**Document excerpt**
_ _ _ _ _ _ _

REDUCTION IN FORCE – HAVE YOU BEEN DISCRIMINATED AGAINST?
By: Nathan Davidovich
Copyright: Copyright (c) July 2018
If you are facing a situation where you have been terminated from your job because of a reduction in force (RIF) , an analysis should be made as to whether or not your employer’s choice of yourself as part of the downsizing was motivated, in whole or in part, by any discriminatory reasons. Even though business necessity might force employers to reduce their workforce, such business necissity does not allow them to discriminate, in violation of Federal or state law, in the process of selecting those employees to be downsized.
Since many older workers are also being paid higher salaries paid by their employer, the older worker may become a logical target by the employer. If the employer’s selection criteria target only older workers, there may be a violation of the Federal Age Discrimination in Employment Act (ADEA). Even if the employer has the best of intentions, and has no intention to discriminate on the basis of age, the actual fact of the selection process may result in age discrimination.
The purpose of this article is to highlight some of the general provisions of age discrimination, as they might apply to a reduction in force. However, each individual case must be evaluated in accordance with the facts in that case. Therefore, this article is not intended to provide legal advice specific to any case. I therefore recommend that you consult with an employment attorney of your choice for specific advice regarding your situation.
AGE DISCRIMINATION – WHAT DOES IT LOOK LIKE?
Under the ADEA, it is unlawful for an employer to fail or refuse to hire or to discharge any individual or otherwise discriminate against any individual with respect to his compensation, terms, conditions, or privileges of employment, because of such individual’s age. A claim of age discrimination under the ADEA can be proven by either direct or circumstantial evidence. One can also prove discrimination through direct evidence by establishing proof of an existing policy which itself constitutes discrimination. In other cases, the affected employee may seek to prove discrimination through circumstantial evidence.

_ _ _ _ _ _ _

**Your objective**
Continue the article on age discrimination in a reduction in force from where it stops.

**Collected data**
_ _ _ _ _ _ _

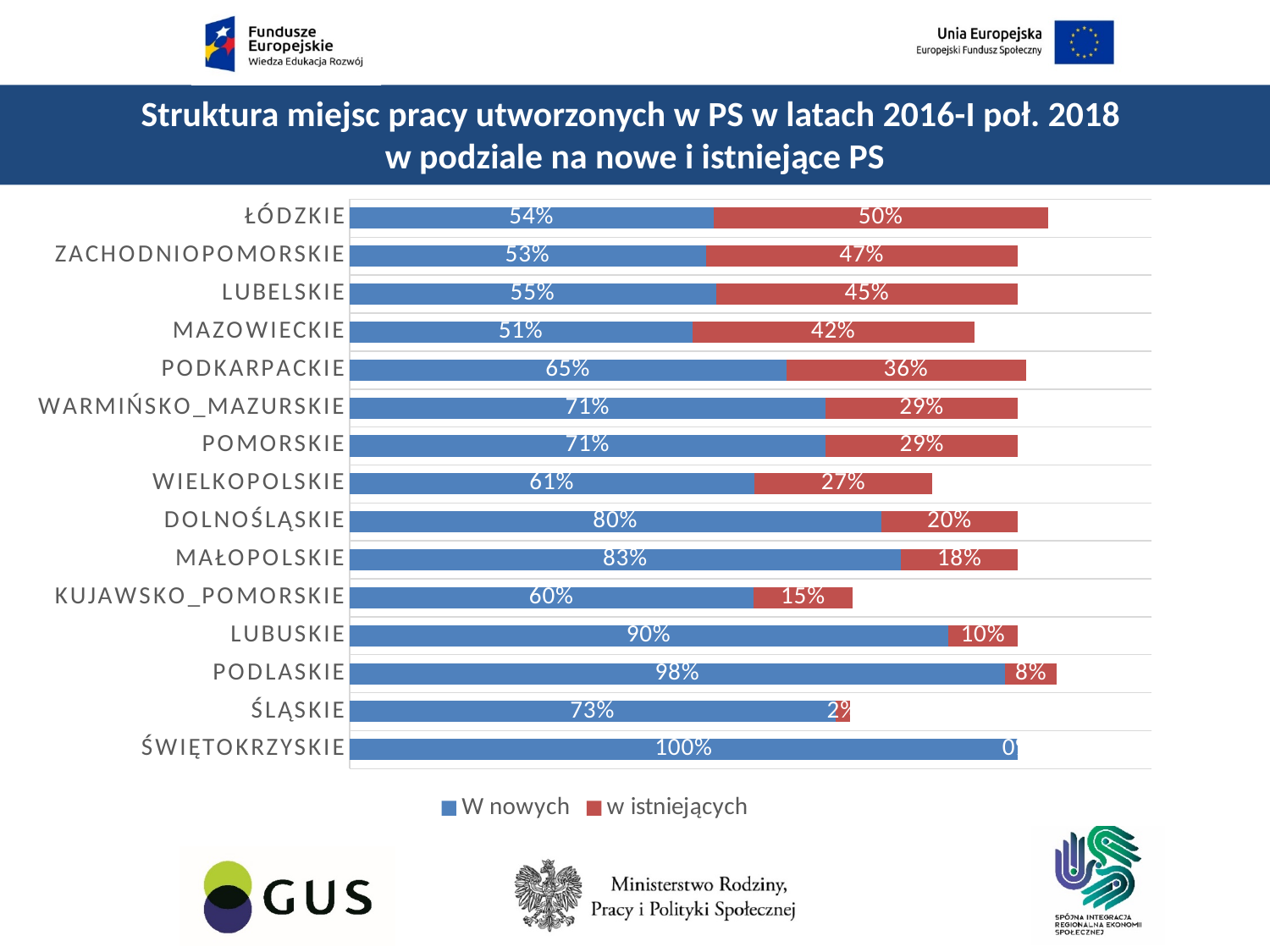
What kind of chart is shown on the slide? Stacked bar chart How many regions are shown on the chart? 15 What is the value of "W nowych" for LUBUSKIE? 90% Which region has the highest value for "W nowych"? ŚWIĘTOKRZYSKIE What are the two legend entries of the chart? W nowych and w istniejących What is the value of "w istniejących" for ŚLĄSKIE? 2% Which has the larger "w istniejących" value, ZACHODNIOPOMORSKIE or MAZOWIECKIE? ZACHODNIOPOMORSKIE What is the value of "w istniejących" for PODKARPACKIE? 36% How many series does the legend list? 2 What is the difference between the "W nowych" values for MAŁOPOLSKIE and DOLNOŚLĄSKIE? 3 percentage points Which region has the highest value for "w istniejących"? ŁÓDZKIE Which region has the lowest value for "W nowych"? MAZOWIECKIE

_ _ _ _ _ _ _

**Response below**
Age discrimination is the process of making decisions affecting an employee based wholly, or partly, upon the age of the employee. Age discrimination can take many different forms. There are basically 3 different types of a RIF that might be indicative of discrimination. They are, individual disparate-treatment claims, group disparate-impact claims, or pattern-or-practice claims.
The individual disparate-impact claim involves action directed against a single individual, who is subject of the RIF, but does not involve a broader sweep of the brush of discrimination. A disparate impact-claim may consist of age related comments made to or about the affected employee, by managers or executives, involved in the decision to RIF the individual, before or accompanying the downsizing.
A disparate impact claim against a group of employees may consist of situations in which there are age related comments made to or about older employees, by managers or executives, involved in the decision to put a RIF into effect, before or accompanying the RIF.
A pattern or practice claim involves a RIF where there are no comments to which one can point, made before or accompanying the downsizing, but there is a pattern that older workers are treated differently. It may consist of being selected for reductions in force, while at the same time, younger employees, with less experience, are retained.
The key in determining whether you have a claim under the ADEA is whether the comments about age, or the age discriminatory actions, in fact were the reason, or part of the reason, for your termination. In other words, can you say that the termination would not have occurred but for the discrimination?
PROVING AGE DISCRIMINATION IN A RIF CASE:
The U.S. Court of Appeals for the 10th Circuit, in Beaird v. Seagate Tech., 145 F.3d 1159, 1165 (10th Cir. 1998) set forth the following criteria for an employee who has been the subject of a RIF:
(1) that she is within the protected age group;
(2) that she was doing satisfactory work;
(3) that she was discharged despite the adequacy of her work; and
(4) that there is some evidence the employer intended to discriminate against her in reaching its RIF decision.
See also, Finney v. Lockheed Martin Corp., 654 F. App’x 943, 945-46 (10th Cir. 2016).
WHAT MUST EMPLOYER DO AFTER PRIMA FACIE CASE OF DISCRIMINATION IS PROVEN?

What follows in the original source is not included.